Multi-Agent Systems (MAS) has grown into an interdisciplinary field that includes various tracks and embraces many previously disparate research areas. Particularly, multi-agent coordination, a sub-area of MAS, investigates how multiple intelligent computational agents work together to achieve high-level goals beyond the capabilities of single agents. Many different approaches have been investigated, such as the partially observable Markov decision process (POMDP), task structure analysis, coordination communication protocols, game theory, synergy, etc. Collaboration Technologies and Systems (CTS) have evolved significantly as well. These tend to investigate the design and development of effective environments or tools that help human users work together in a distributed collaborative, possibly virtual, fashion. Some notable examples of CTS include Collaboratories, collaborative design/editing, and on-line collaboration tools and environments. CTS is beginning to address the challenges of supporting coordinated, purposive activities. MAS is still facing challenges of scaling to large numbers of entities and real-world tasks (see, for example, James Hendler's inquiry, “where are all the intelligent agents?"1).

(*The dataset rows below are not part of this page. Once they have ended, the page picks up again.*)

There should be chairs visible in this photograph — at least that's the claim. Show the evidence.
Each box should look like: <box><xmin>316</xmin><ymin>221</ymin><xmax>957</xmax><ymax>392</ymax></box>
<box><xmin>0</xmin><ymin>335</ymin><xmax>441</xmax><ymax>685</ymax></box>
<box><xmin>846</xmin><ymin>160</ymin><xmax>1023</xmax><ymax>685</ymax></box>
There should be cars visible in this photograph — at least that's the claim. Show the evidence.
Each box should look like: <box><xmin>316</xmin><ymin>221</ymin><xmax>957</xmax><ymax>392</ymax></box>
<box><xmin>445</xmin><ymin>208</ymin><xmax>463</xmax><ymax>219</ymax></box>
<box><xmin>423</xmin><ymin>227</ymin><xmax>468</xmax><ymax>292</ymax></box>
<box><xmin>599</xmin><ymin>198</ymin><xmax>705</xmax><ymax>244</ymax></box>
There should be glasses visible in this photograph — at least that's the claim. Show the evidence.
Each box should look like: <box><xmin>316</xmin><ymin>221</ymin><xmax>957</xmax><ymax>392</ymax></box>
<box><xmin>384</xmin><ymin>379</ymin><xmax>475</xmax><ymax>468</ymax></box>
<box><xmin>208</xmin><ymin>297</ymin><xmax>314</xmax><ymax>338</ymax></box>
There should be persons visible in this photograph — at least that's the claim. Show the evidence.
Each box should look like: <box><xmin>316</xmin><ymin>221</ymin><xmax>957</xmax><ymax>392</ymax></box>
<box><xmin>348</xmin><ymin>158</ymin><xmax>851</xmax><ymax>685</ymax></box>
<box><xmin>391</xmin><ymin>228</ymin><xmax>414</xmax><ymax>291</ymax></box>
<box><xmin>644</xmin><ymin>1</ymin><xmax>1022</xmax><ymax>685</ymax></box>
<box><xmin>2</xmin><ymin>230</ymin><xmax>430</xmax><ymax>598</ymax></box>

This workshop will explore potential overlap between CTS and MAS, and coordination because they share a common ground: how multiple entities - intelligent agents or humans alike - work together to carry out potentially related tasks. We will ask questions of whether and how to design and develop collaboration systems, promoting coordinated human activity, could be enhanced by incorporating insights from MAS. Collaboration technologies embody practical considerations from the human users' points of view, allowing users to ignore how the underlying (agent) infrastructure is implemented. Meanwhile, MAS/coordination investigates intelligent agents’ underlying algorithms and mechanisms and, in some cases, how artificial agents can interact with people as peers. Conversely, intelligent agents will not see significant acceptance, nor will they be able to manage the complexity and knowledge-intensity of meaningful practical applications, without developing some understanding of how to make effective use of human contributions throughout the specification, execution, evaluation, and refinement stages of the software lifecycle.
This workshop solicits papers that discuss issues underpinning overlaps between MAS and CTS, possible advantages/disadvantages of hybrids between them for designing and developing modern distributed collaborative software systems, and research and/or real-world experience and/or applications and/or lessons learned that involve both CTS and MAS. That is, any paper that addresses both CTS and MAS, preferably in one or a set of applications that share similar underlying research challenges, is of special interest to this workshop. An example could be: the design and development of a collaboration environment (i.e., a distributed planning tool) that enables multiple heterogeneous, human experts and agents to work in combination across complex computer networks on courses of actions in response to cyber attacks. Another example might be systems or interfaces supporting the division of labor between CTS and MAS elements during execution.